Tout participe à l'élaboration d'une image globale, à une véritable
confusion géographique et l'effet du direct, de l'heure donnée en temps réel
ne peut que renforcer cette impression d'immense imbroglio L'instantané sur le
web ne renvoie plus alors qu'à l'idée d'un voyage qui s'effectuerait de
reflets en reflets. Cette perte du réel s'accompagne, comme pour la souligner
encore, d'une pauvreté de la définition même de l'image. Celle‑ci est
en effet simplifiée à l'extrême, elle se vide de son contenu pour n'être
qu'une construction grossière de pixel.
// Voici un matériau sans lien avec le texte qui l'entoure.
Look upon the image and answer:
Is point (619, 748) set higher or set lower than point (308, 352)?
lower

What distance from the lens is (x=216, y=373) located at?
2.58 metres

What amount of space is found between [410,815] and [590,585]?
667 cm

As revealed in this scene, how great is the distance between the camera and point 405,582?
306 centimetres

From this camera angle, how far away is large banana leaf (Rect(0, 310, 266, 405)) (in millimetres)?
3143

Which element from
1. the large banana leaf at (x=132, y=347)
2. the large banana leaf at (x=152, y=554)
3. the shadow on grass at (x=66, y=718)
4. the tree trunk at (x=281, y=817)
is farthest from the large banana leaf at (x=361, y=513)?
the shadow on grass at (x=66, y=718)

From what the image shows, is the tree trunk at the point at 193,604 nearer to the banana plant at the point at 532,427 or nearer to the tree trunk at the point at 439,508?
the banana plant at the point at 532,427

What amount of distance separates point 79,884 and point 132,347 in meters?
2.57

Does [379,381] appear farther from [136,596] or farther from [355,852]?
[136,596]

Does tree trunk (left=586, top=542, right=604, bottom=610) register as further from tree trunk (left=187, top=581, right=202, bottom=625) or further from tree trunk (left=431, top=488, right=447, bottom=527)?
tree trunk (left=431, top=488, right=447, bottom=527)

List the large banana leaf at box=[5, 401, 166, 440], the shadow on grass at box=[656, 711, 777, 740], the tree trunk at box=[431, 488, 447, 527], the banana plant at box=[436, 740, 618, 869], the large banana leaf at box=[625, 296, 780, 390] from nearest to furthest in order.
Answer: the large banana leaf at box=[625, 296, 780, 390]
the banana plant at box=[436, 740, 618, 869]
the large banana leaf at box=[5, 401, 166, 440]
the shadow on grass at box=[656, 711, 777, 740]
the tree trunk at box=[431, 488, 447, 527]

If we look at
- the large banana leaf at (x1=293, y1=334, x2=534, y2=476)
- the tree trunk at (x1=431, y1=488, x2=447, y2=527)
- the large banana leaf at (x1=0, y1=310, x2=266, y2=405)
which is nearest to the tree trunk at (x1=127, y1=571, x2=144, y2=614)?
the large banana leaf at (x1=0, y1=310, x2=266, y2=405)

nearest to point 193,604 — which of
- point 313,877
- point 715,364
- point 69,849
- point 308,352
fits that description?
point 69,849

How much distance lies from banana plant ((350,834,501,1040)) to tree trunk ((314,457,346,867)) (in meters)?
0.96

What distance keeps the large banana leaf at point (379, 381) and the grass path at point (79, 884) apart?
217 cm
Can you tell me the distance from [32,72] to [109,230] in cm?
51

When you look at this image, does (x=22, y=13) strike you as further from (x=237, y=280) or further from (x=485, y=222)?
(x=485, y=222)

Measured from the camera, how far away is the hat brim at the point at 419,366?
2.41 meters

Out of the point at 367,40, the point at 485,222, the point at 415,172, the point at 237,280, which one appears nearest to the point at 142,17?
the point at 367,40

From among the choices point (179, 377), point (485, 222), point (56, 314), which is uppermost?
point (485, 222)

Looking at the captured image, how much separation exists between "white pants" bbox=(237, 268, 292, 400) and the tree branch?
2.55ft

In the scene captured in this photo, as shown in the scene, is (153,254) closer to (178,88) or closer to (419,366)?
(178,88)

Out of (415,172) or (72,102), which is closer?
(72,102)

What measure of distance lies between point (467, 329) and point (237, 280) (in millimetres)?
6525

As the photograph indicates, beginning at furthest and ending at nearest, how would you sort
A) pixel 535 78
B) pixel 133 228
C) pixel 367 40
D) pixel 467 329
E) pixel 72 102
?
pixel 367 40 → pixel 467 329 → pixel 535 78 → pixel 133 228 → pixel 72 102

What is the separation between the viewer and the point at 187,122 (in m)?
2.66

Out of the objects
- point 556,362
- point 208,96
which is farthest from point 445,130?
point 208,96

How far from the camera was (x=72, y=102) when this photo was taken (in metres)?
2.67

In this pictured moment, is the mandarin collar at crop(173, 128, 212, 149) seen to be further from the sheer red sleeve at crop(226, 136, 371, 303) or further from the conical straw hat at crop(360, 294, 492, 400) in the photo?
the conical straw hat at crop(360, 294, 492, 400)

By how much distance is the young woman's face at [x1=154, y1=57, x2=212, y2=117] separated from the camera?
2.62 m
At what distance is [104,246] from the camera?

Elle est en soi déjà évanescente et
fonctionne comme un souvenir ou une ombre dans une grotte sans soleil.
C'est
à partir de cette matière particulière, déjà en état de déstructuration
et en recherche de sens, que Patrice Mortier élabore ses tableaux. D'une façon
aléatoire, il arrête sur l'écran le temps pour capter une image, choisit
arbitrairement ce moment dont la précision devient dès lors dérisoire et
travaille ensuite à sa reproduction sur la toile. L'artiste ne pose plus son
chevalet devant un paysage, mais introduit l'image faite dans son tableau. C'est
à un vertige visuel qu'il nous invite, contre la rapidité sous‑entendue
de son sujet, le monde en direct à la portée de tous, s'oppose le lent
processus de la peinture. Les pixels deviennent touches et la vue des grandes mégapoles
s'offre sur la toile un bout d'éternité. Mais à l'intérieur du cadre du
tableau, c'est des questionnements de peintre que se pose visiblement l'artiste.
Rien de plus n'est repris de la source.